Хан промолчал. Говорить об этом даже с Хулан не хотелось.
IV
Отрарский наиб Гайир-хан был молод. Лишь недавно бородка подчернила его скулы, еще не отвердевшие, юношески округлые. И как он ни старался показать себя перед Караджи-ханом суровым воином и мудрым правителем – не выходило: забываясь, мог залиться веселым, безудержным смехом, что, конечно же, не приличествовало наместнику шаха. Правда, морщинистое, скуластое лицо Караджи-хана не побуждало к веселью. Гайир-хан догадывался, о чем думает эмир. Он думает: «Наиб, правитель осажденного города… Ну какой это наиб и правитель! Быть бы ему висак-баши[110], а не правителем». Но Гайир-хана все это печалило мало. Пусть Караджи-хан думает что хочет, вслух своих мыслей он никогда не выскажет. Тень великой родственницы надежно прикрывает Гайир-хана от злословия. И весело-то ему было оттого, что Караджи-хан служил шаху до морщин, до серебра в бороде, а ничего хорошего не выслужил и в последнее время стал прислоняться к тем, кто поддерживал Теркен-хатун. Вот за это шах и толкнул его в Отрар. От этого, должно быть, число морщин на лице эмира сразу удвоилось. Тут не хочешь, да засмеешься.

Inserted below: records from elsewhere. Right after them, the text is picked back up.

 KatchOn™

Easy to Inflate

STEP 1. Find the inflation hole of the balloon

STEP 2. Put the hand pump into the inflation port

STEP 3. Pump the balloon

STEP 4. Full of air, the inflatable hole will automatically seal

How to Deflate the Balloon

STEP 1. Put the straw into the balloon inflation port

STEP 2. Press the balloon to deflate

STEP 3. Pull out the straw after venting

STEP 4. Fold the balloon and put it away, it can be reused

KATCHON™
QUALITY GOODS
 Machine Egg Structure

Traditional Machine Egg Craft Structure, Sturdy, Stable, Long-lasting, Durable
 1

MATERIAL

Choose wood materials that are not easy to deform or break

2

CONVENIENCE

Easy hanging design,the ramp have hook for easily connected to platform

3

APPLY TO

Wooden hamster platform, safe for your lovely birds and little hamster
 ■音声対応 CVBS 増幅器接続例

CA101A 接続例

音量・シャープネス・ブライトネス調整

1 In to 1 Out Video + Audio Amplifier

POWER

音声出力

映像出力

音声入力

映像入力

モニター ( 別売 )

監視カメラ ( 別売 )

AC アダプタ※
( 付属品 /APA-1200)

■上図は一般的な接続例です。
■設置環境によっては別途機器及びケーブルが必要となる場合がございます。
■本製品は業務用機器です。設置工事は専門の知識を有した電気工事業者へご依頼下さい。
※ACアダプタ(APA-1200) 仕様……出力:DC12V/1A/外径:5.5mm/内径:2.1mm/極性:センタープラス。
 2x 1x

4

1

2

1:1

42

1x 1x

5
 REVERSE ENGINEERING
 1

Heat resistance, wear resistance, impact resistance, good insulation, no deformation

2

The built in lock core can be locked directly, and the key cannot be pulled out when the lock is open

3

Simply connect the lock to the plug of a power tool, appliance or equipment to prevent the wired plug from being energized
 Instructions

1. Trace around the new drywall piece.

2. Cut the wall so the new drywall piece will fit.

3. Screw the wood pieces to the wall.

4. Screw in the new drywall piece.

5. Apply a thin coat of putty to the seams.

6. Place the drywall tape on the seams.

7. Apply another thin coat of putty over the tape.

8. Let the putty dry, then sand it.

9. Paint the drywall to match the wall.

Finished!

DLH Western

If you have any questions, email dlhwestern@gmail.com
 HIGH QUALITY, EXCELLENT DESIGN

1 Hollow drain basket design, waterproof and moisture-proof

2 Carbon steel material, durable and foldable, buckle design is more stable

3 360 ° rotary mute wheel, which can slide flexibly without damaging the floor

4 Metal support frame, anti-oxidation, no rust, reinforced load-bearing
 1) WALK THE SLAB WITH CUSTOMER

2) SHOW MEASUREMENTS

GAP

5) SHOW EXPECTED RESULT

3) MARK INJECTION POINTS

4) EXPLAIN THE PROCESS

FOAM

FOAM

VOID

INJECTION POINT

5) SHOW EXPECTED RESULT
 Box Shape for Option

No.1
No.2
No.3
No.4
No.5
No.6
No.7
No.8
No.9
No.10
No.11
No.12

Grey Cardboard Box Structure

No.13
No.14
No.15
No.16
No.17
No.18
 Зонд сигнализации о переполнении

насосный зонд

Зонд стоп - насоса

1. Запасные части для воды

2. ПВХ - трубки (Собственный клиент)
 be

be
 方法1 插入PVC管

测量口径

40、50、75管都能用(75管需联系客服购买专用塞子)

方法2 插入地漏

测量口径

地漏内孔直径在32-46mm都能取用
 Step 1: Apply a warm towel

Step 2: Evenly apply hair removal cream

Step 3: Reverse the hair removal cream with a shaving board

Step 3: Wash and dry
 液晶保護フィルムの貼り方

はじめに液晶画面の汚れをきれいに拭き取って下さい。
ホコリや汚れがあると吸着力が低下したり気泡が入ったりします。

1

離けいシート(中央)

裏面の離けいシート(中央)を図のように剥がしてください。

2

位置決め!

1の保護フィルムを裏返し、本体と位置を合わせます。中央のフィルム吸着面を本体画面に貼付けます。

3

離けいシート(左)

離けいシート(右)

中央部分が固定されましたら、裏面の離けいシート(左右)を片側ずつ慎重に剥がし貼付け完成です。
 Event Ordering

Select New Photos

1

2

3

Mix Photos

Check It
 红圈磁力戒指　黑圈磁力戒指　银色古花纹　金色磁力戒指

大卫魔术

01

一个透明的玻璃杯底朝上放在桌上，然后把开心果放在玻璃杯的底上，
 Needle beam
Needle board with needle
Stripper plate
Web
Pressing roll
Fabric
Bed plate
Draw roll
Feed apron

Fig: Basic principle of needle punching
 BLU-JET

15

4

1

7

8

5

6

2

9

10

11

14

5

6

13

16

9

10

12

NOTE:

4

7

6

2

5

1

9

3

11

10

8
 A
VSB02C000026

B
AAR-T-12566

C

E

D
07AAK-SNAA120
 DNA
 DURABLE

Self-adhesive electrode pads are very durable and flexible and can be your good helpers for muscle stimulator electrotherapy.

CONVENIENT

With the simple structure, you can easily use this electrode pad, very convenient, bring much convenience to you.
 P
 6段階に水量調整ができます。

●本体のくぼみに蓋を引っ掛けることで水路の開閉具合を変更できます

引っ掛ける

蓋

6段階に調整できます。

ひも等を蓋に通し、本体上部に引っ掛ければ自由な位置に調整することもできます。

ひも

Гайир-хан угощал эмира в покоях старинного дворца. На дастархане были мягкие лепешки, рыбий балык, жареное мясо, всякие приправы, изюм, виноград, яблоки, ядра орехов – всего вдоволь. А Караджи-хан жевал лениво, нехотя. Посмеиваясь про себя, Гайир-хан спросил:
– Может, позвать танцовщиц?
– В такое-то время? – Караджи-хан вскинул на него хмурый взгляд, осуждающе покачал головой. – Не увеселять себя надо, а молиться всевышнему… – Помолчав, добавил: – Тебе – больше других. Побил купцов и вовлек нас в пучину гибели.
– Купцов? О нет, достойный! Ты пригласил гостя в дом, а он заглядывает туда, куда постороннему смотреть воспрещено, хватает тебя за бороду, – гость ли это?
– Аллах великий, помоги нам выбраться на берег безопасности… И зачем я пришел сюда!
– Величайший не оставит нас в беде. Он приведет войско.
– Пусть Аллах услышит твои слова! Мне нельзя было идти сюда. В Гургандже и дом, и дочь свою единственную оставил на гулямов. Если со мной что-нибудь случится, кто позаботится о ней?
– Ее зовут Фатима?
– Фатима. А что?
Фатиму Гайир-хан видел раза два перед своим отъездом в Отрар. Она удивила его тем, что была не похожа на своих сверстниц, любительниц хихикать, пряча лицо под покрывалом. Такими были все сестры Гайир-хана. А Фатима… Ее взгляд как бы отстранял человека, отодвигал его на расстояние. Она была недоступна. Может быть, поэтому и запомнилась.
– Этот дом пуст, – Гайир-хан повел рукой вокруг себя, – в нем нет хозяйки.